Neuf ans d’attente pour revoir Anekdoten à Paris ! Un concert aussi magnifique que monolithique, dans l’antre du Triton, reconverti pour une fois en temple du progressif old school ! Cette date du mois de mai fut également l’occasion d’étrenner le tout neuf A Time of Day en public.

Set-list : Monolith – From Within – The Old Man and the Sea – In for a Ride – A Sky About To Rain / Every Step I Take – Harvest – Kiss of Life – 30 Pieces – The Great Unknown – King Oblivion – Ricochet – Nucleus – Sad Rain
Rappel : Book of Hours – Gravity – Groundbound

Avant de parler d’Anekdoten, comment ne pas évoquer la première partie du concert bordelais du groupe, qui a eu lieu le 15 mai dans la charmante salle du Satin Doll, assurée par les jeunes Bordelais de Mémoires de l’Oeil ? Les Mémoires de l’Oeil est une formation composée de Nicolas Gardrat à la guitare classique et aux compositions et Flavie Moury au violon. Duo acoustique, certes, mais doué d’une puissance évocatrice indéniable ! La musique des Mémoires de l’œil évoque tour à tour le klezmer de John Zorn, les musiques expérimentales à la Secret Chief 3 ou Sleepytime Gorilla Museum et le Rock In Opposition. Les rythmiques complexes à la guitare servent de marche pied, si l’on peut dire ainsi, à des thèmes quasi traditionnels au violon, d’une beauté somptueuse. Cela n’empêche pas Nicolas Gardrat de jouer avec l’eau et le feu, alternant les passages d’un calme sournois avec des parties plus musclées, et de développer une sonorité tout à fait originale avec son style de jeu au médiator. Composée principalement de pièces chiffrées (de « II » à « VI »), le sommet de ce concert de cinquante minutes fut « Tuhaz » dans lequel Nicolas Gardrat lance un clin d’œil à « Larks’ Tongues In Aspic part. 2 » puis le retravaille à la manière de Sleepytime Gorilla Museum. Les deux jeunes gens ont reçu des applaudissements bien mérités et l’on attend avec impatience la sortie de leur EP !

= Enregistrements extraits =

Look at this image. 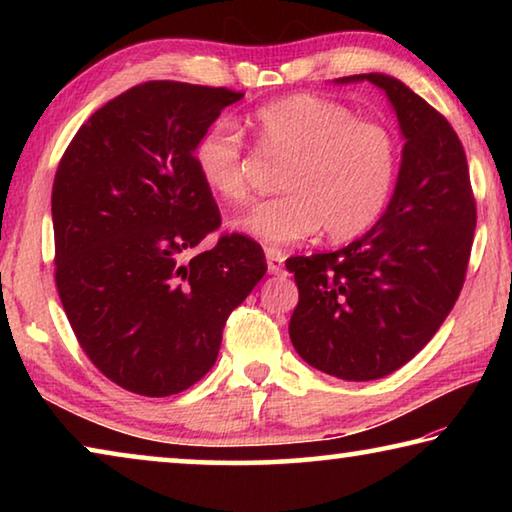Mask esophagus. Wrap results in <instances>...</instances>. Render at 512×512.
Returning <instances> with one entry per match:
<instances>
[{
    "instance_id": "obj_1",
    "label": "esophagus",
    "mask_w": 512,
    "mask_h": 512,
    "mask_svg": "<svg viewBox=\"0 0 512 512\" xmlns=\"http://www.w3.org/2000/svg\"><path fill=\"white\" fill-rule=\"evenodd\" d=\"M284 253H280V250L275 248H268L266 250V264H268V273L271 275H280L282 268H284Z\"/></svg>"
}]
</instances>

= Consigne =
Reprenez le compte rendu du concert d'Anekdoten et écrivez la suite à partir de sa dernière phrase.

= Résultat =
C’était donc en 1999 qu’Anekdoten avait pour la dernière fois foulé le sol parisien, à l’occasion de la sortie de From Within. Neuf ans et deux albums plus tard, il aura fallu l’heureuse initiative du Triton pour que la brève tournée européenne du groupe fasse un détour par la capitale. Une initiative d’autant plus appréciée que le Triton a sans doute tordu un peu le coup à sa programmation aventureuse qui tranche avec les plus traditionnelles références progressives des Suédois : merci à l’institution des Lilas, et espérons que le quota annuel de Mellotron autorisé par la salle, sans doute explosé en un soir, n’empêchera pas d’autres soirées à forte connotation « progressive vieille école » !

En guise d’introduction, le public, assez nombreux, eut droit en avant-première au prochain et prometteur album de One Shot (Dark Shot, qui, contracté avec le nom du précédent album donne… Dark Vader !). C’est dans cette ambiance décontractée que les musiciens arrivent tour à tour, avec une mention spéciale pour Peter Nordins (batterie) et un magnifique tee-shirt « I Love Paris », dont le mauvais goût était contrebalancé par un pendentif Magma tout à fait adapté au lieu et au public ! C’est ainsi que débutèrent près de deux heures trente de musique aussi magnifique que monolithique. On aurait dû s’en douter, puisque c’est justement « Monolith » qui ouvre le bal. Tous les ingrédients typiques du son d’Anekdoten sont déjà là : la basse ronflante et saturée de Jan-Erik Liljestrom, le chant fragile (et parfois faux !) de Nicklas Barker et les strates de Mellotron d’Ana Sofi Dahlberg (parfaitement audibles, contrairement à ce que l’on aurait pu craindre). Un mélange détonnant qui a fait penser à certains que la sonorisation était un peu défaillante : que nenni, le groupe sonne effectivement comme cela sur album !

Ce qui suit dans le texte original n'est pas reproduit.